Question

question
graph the function $f(x) = \log_{2} x - 1$ on the axes below. you must plot the asymptote and any two points with integer coordinates.
asymptote:

Explanation:

Step1: Recall the vertical asymptote of logarithmic functions

The general form of a logarithmic function is \( y = \log_b(x - h) + k \), and its vertical asymptote is \( x = h \). For the function \( f(x)=\log_2 x - 1 \), we can rewrite it as \( f(x)=\log_2(x - 0)-1 \), so \( h = 0 \). Thus, the vertical asymptote is \( x = 0 \) (the y - axis).

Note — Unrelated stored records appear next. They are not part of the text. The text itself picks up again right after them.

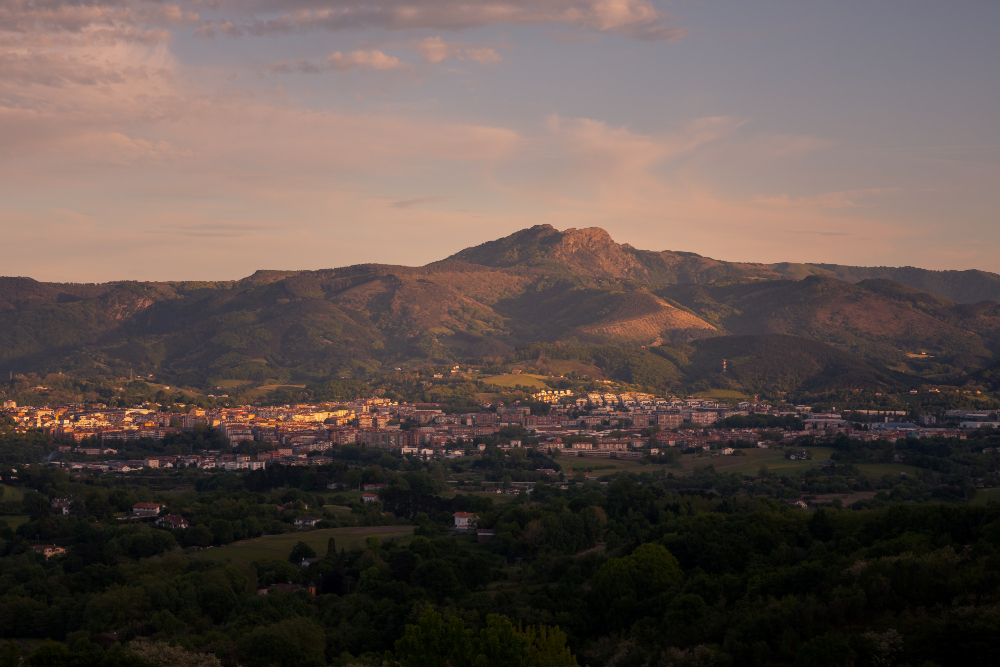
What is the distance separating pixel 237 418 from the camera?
128 metres

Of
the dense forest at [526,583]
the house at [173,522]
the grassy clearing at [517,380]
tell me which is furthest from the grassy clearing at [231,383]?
the house at [173,522]

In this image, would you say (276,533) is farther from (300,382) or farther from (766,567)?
(300,382)

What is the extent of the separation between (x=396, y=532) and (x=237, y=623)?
20.1 meters

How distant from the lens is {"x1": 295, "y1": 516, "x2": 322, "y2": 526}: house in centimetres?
6143

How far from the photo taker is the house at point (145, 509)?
61.3 metres

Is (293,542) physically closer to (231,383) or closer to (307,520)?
(307,520)

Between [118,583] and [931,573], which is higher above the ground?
[931,573]

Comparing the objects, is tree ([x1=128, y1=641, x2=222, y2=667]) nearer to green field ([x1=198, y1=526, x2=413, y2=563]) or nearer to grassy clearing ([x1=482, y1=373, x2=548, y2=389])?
green field ([x1=198, y1=526, x2=413, y2=563])

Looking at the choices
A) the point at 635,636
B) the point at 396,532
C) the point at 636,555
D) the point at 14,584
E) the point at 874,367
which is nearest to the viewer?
the point at 635,636

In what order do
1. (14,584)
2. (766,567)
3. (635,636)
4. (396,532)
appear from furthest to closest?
(396,532), (14,584), (766,567), (635,636)

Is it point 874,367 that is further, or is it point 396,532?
point 874,367

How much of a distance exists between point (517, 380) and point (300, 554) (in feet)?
378

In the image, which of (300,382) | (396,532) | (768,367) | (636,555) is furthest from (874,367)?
(636,555)

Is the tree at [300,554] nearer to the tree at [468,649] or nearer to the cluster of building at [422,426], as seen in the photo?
the tree at [468,649]
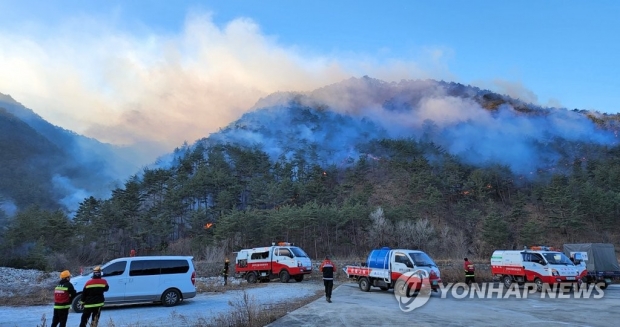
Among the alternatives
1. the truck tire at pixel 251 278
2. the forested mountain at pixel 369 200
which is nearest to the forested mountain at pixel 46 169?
the forested mountain at pixel 369 200

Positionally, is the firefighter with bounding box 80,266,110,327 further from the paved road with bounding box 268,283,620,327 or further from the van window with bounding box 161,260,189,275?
the van window with bounding box 161,260,189,275

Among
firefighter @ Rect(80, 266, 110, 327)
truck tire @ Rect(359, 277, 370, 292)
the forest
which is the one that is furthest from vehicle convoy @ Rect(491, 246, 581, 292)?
the forest

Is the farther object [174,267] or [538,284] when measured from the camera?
[538,284]

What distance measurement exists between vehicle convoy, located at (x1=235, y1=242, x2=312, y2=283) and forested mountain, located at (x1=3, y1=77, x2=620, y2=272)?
1594cm

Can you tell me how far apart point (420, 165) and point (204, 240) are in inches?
1740

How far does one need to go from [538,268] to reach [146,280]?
19373 millimetres

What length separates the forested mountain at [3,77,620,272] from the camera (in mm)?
45531

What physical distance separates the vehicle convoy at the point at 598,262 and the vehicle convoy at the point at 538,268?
12.2 feet

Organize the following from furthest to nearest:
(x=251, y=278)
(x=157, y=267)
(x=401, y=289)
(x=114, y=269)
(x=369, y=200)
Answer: (x=369, y=200) → (x=251, y=278) → (x=401, y=289) → (x=157, y=267) → (x=114, y=269)

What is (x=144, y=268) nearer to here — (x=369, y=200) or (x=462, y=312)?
(x=462, y=312)

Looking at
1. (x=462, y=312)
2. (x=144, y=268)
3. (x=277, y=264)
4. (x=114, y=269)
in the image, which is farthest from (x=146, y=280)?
(x=277, y=264)

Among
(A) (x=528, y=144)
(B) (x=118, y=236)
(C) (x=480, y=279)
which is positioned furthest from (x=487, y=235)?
(A) (x=528, y=144)

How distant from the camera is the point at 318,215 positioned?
45.9m

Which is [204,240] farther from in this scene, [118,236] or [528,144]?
[528,144]
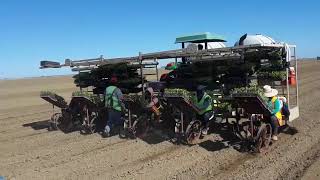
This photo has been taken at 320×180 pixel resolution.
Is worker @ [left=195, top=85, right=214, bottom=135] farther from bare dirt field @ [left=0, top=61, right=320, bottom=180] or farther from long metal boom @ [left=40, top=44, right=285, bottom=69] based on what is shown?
long metal boom @ [left=40, top=44, right=285, bottom=69]

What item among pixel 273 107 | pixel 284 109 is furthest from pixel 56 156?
pixel 284 109

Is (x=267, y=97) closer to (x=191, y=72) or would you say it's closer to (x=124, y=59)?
(x=191, y=72)

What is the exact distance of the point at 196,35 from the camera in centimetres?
1711

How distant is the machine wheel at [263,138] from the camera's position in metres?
10.4

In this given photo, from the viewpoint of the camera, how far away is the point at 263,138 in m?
10.6

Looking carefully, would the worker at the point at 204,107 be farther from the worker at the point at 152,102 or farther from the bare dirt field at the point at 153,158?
the worker at the point at 152,102

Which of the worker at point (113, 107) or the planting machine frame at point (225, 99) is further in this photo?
the worker at point (113, 107)

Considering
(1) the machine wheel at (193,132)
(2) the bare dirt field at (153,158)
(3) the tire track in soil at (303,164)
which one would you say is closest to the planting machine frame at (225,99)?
(1) the machine wheel at (193,132)

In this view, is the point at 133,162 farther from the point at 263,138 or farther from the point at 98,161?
the point at 263,138

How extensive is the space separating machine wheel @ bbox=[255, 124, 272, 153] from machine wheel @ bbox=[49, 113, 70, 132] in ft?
22.4

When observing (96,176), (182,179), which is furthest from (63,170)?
(182,179)

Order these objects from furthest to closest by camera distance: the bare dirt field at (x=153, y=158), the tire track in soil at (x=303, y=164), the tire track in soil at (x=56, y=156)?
the tire track in soil at (x=56, y=156), the bare dirt field at (x=153, y=158), the tire track in soil at (x=303, y=164)

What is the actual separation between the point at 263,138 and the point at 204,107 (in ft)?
6.18

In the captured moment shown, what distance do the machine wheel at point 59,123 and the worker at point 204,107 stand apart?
5.05 metres
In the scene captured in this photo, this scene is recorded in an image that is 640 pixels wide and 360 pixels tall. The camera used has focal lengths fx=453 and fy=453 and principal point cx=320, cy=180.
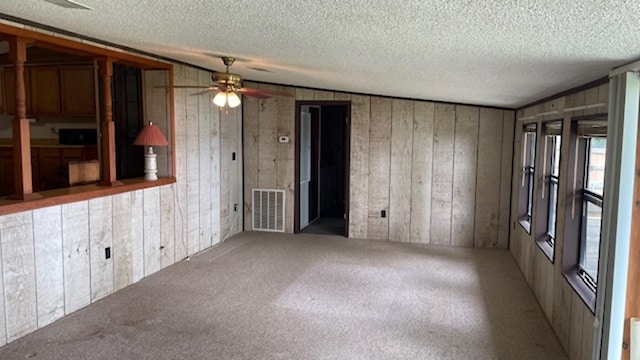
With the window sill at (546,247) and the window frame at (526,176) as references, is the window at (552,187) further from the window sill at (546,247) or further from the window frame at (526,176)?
the window frame at (526,176)

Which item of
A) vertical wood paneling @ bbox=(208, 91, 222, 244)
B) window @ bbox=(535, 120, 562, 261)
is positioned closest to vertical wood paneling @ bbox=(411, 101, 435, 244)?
window @ bbox=(535, 120, 562, 261)

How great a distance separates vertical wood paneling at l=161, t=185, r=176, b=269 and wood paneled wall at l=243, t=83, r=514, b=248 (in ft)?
6.93

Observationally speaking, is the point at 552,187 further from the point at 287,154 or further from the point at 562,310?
the point at 287,154

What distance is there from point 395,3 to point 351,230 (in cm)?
511

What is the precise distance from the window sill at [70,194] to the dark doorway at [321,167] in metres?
2.52

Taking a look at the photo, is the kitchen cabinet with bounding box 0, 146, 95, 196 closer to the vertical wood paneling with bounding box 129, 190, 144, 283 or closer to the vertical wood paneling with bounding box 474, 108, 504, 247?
the vertical wood paneling with bounding box 129, 190, 144, 283

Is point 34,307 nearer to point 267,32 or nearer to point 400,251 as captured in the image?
point 267,32

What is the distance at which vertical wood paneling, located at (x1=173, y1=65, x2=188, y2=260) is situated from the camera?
16.8 ft

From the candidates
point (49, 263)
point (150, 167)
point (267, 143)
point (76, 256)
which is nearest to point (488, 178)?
point (267, 143)

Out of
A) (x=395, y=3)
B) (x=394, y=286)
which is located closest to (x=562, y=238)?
(x=394, y=286)

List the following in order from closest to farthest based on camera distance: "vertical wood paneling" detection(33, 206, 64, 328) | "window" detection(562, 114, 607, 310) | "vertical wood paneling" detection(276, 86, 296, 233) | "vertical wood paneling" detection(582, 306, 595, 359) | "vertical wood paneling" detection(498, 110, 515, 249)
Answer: "vertical wood paneling" detection(582, 306, 595, 359), "window" detection(562, 114, 607, 310), "vertical wood paneling" detection(33, 206, 64, 328), "vertical wood paneling" detection(498, 110, 515, 249), "vertical wood paneling" detection(276, 86, 296, 233)

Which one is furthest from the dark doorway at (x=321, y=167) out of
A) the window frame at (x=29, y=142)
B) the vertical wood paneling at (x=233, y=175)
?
the window frame at (x=29, y=142)

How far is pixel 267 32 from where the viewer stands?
2.61m

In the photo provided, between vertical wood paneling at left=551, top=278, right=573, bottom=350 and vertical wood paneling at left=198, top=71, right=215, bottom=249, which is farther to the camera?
vertical wood paneling at left=198, top=71, right=215, bottom=249
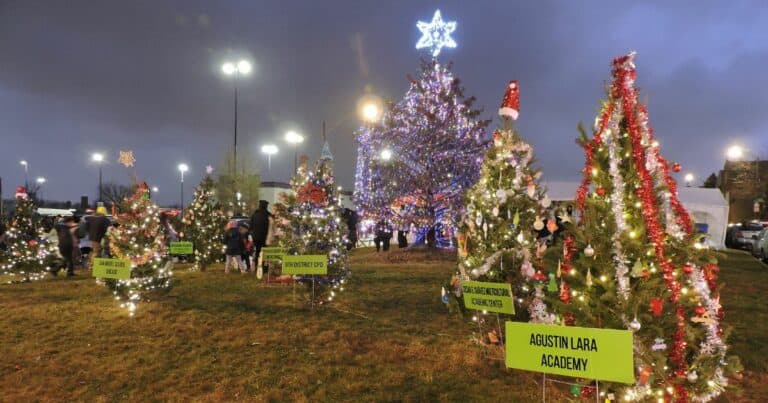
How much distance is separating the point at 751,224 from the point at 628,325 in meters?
30.8

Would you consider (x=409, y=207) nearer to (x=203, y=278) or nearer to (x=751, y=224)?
(x=203, y=278)

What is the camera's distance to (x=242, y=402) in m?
4.83

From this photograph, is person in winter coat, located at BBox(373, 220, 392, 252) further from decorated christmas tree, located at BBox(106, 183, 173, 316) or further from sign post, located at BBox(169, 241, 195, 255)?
decorated christmas tree, located at BBox(106, 183, 173, 316)

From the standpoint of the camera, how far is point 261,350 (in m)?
6.51

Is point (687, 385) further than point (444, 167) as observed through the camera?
No

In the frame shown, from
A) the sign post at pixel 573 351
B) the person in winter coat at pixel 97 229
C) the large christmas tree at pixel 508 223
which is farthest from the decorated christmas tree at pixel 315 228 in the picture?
the person in winter coat at pixel 97 229

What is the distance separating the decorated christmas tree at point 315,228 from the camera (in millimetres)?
9484

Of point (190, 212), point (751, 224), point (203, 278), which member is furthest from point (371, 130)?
point (751, 224)

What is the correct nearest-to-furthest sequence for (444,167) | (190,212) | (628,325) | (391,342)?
(628,325)
(391,342)
(190,212)
(444,167)

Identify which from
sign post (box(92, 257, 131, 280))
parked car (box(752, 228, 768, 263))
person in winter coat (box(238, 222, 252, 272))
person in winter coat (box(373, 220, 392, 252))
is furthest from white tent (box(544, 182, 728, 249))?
sign post (box(92, 257, 131, 280))

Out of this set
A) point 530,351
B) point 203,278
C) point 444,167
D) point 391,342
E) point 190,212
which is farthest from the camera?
point 444,167

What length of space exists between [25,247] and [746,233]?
107 feet

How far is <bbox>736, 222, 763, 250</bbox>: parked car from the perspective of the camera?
2623 centimetres

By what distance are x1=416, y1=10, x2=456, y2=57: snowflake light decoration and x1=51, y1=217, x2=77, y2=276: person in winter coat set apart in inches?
510
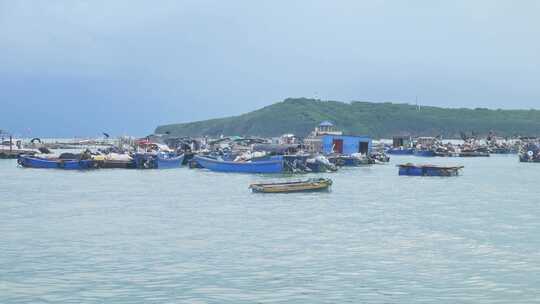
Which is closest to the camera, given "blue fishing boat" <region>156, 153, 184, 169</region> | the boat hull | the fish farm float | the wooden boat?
the wooden boat

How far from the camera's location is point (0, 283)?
16.9 m

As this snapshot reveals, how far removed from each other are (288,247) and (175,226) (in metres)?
6.12

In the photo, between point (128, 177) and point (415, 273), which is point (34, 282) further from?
point (128, 177)

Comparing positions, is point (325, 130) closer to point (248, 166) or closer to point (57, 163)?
point (248, 166)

Step2: Find two points with integer coordinates

• When \( x = 1 \):

Substitute \( x = 1 \) into the function \( f(x)=\log_2 x-1 \). We know that \( \log_2 1=0 \) (since \( 2^0 = 1 \)), so \( f(1)=0 - 1=-1 \). So the point is \( (1,-1) \).

• When \( x = 2 \):

Substitute \( x = 2 \) into the function \( f(x)=\log_2 x - 1 \). We know that \( \log_2 2 = 1 \) (since \( 2^1=2 \)), so \( f(2)=1 - 1 = 0 \). So the point is \( (2,0) \).

• We can also check \( x = 4 \):

Substitute \( x = 4 \) into the function \( f(x)=\log_2 x-1 \). We know that \( \log_2 4=2 \) (since \( 2^2 = 4 \)), so \( f(4)=2 - 1=1 \). So the point is \( (4,1) \). (We can choose any two of these points, for example, \( (1,-1) \) and \( (2,0) \) or \( (1,-1) \) and \( (4,1) \) etc.)

Answer:

The vertical asymptote is \( x = 0 \). Two points with integer coordinates can be \( (1,-1) \) and \( (2,0) \) (or other valid points like \( (1,-1) \) and \( (4,1) \) etc.). The asymptote is \( x = 0 \).